A primeira coisa que perdi foi meu marido.
A segunda foi minha reputação.
A terceira quase foi minha memória.

Meu nome era Helena, e eu era a estalajadeira viúva da Pousada Ipê-Roxo.
Dentro do jogo, aquilo deveria soar assustador.
Na prática, os jogadores chamavam minha masmorra de fase do maternal.
Eles entravam pela varanda, passavam pelos ladrilhos hidráulicos e ouviam minhas regras.
Não entrar na cozinha depois da meia-noite.
Não abrir a porta vermelha.
Agradecer se eu servisse caldo.
Hóspedes não saem sozinhos.
Quase todos sobreviviam.
Eu fingia que isso era falha de design.
A verdade era pior.
Eu gostava quando eles ficavam vivos.
Depois que João desapareceu, a pousada ficou grande demais para uma pessoa morta.
Cada quarto vazio parecia zombar de mim.
Cada chave pendurada atrás do balcão lembrava alguém que não voltaria.
Então eu fiz armadilhas simples.
Fiz corredores que rangiam antes de fechar.
Fiz charadas com respostas óbvias.
Fiz sopa quente, porque susto de estômago vazio era falta de educação.
Os jogadores perceberam.
O fórum da comunidade virou um mural de piadas.
Pousada inútil.
Chefe carente.
Recompensa baixa.
Fase do maternal.
O pior era que muitos dos comentários vinham dos veteranos mais famosos.
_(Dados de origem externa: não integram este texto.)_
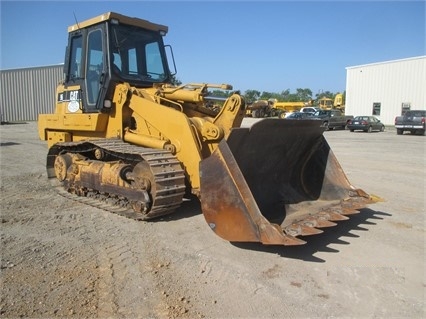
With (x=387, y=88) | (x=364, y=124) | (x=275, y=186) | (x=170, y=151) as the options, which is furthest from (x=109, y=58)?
(x=387, y=88)

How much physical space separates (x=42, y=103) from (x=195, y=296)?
104ft

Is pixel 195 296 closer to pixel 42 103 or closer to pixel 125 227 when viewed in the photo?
pixel 125 227

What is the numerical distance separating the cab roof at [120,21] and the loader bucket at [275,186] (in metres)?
3.38

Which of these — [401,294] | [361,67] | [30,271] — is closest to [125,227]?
[30,271]

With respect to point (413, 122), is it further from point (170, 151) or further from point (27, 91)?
point (27, 91)

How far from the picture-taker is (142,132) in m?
6.22

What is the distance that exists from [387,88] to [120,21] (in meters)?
35.2

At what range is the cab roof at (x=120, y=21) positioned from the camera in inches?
255

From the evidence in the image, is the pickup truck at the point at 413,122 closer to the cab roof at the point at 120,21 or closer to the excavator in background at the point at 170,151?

Bruno, quinto do ranking, escreveu que uma criança de três anos venceria minha instância.
Tiago, o estrategista que todo mundo seguia, recomendou que novatos passassem longe.
Renato disse que meu terror parecia reunião de condomínio.
Eles destruíram meu nome com eficiência profissional.
Na tarde da última rodada, o administrador fixou o aviso.
A Pousada Ipê-Roxo seria encerrada após sete vagas finais.
O motivo era falta de participantes e excesso de avaliações negativas.
Eu li tudo no celular rachado que comprei com pontos economizados.
Sombra, minha coruja, fingia dormir no balcão.
Ele fingia muito desde que um jogador roubou minha figa dourada.
“Esse ladrão está rindo de mim de novo”, falei.
Sombra abriu um olho.
“Você deixou ele passar.”
“Ele chorou na porta escrito empurre.”
“Ele estava puxando.”
Joguei o celular no balcão.
Se tivesse olhado mais alguns segundos, teria visto o fórum mudar.
Os mesmos veteranos começaram a comprar vagas finais como gente disputando remédio raro.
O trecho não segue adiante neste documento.